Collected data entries
..............................

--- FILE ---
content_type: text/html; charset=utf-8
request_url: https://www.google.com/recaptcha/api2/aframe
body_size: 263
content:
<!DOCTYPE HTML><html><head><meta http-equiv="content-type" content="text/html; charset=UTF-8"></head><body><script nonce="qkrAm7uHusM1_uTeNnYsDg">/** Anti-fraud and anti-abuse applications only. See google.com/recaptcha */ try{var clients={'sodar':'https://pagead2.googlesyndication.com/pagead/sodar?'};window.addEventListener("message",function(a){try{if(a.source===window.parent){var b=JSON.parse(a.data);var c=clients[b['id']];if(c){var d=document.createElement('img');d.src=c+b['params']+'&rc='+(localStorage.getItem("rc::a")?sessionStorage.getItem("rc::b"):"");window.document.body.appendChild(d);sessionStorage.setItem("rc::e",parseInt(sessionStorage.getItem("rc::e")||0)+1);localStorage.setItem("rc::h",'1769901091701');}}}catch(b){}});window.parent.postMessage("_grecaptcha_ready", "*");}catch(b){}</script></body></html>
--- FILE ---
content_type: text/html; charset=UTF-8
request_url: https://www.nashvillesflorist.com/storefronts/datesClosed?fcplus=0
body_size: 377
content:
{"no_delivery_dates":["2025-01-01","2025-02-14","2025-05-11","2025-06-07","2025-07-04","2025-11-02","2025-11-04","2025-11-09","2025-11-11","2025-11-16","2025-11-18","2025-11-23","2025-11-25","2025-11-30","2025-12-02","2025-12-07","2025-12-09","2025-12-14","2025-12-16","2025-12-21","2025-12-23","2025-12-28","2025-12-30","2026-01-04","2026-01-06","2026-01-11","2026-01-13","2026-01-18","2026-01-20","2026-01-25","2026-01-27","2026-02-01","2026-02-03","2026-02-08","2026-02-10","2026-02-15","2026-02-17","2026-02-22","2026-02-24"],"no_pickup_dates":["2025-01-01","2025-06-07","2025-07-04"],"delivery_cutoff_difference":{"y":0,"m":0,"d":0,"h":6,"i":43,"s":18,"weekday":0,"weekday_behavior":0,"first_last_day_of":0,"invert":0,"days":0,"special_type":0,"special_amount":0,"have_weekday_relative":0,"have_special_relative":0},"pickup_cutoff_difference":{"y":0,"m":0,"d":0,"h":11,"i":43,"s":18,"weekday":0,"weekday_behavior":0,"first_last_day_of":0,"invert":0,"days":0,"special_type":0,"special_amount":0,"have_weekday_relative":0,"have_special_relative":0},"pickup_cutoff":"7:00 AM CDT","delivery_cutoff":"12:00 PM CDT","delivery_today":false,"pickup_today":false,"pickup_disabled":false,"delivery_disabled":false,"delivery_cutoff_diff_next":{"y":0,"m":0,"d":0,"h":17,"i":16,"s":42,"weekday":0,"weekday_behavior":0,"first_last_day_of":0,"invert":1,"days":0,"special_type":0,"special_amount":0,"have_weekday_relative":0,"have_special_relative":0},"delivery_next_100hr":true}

..............................

• What you have to do: The expected answer is every line above in which the word "text" appears.

• Reply to the exercise:
content_type: text/html; charset=utf-8
<!DOCTYPE HTML><html><head><meta http-equiv="content-type" content="text/html; charset=UTF-8"></head><body><script nonce="qkrAm7uHusM1_uTeNnYsDg">/** Anti-fraud and anti-abuse applications only. See google.com/recaptcha */ try{var clients={'sodar':'https://pagead2.googlesyndication.com/pagead/sodar?'};window.addEventListener("message",function(a){try{if(a.source===window.parent){var b=JSON.parse(a.data);var c=clients[b['id']];if(c){var d=document.createElement('img');d.src=c+b['params']+'&rc='+(localStorage.getItem("rc::a")?sessionStorage.getItem("rc::b"):"");window.document.body.appendChild(d);sessionStorage.setItem("rc::e",parseInt(sessionStorage.getItem("rc::e")||0)+1);localStorage.setItem("rc::h",'1769901091701');}}}catch(b){}});window.parent.postMessage("_grecaptcha_ready", "*");}catch(b){}</script></body></html>
content_type: text/html; charset=UTF-8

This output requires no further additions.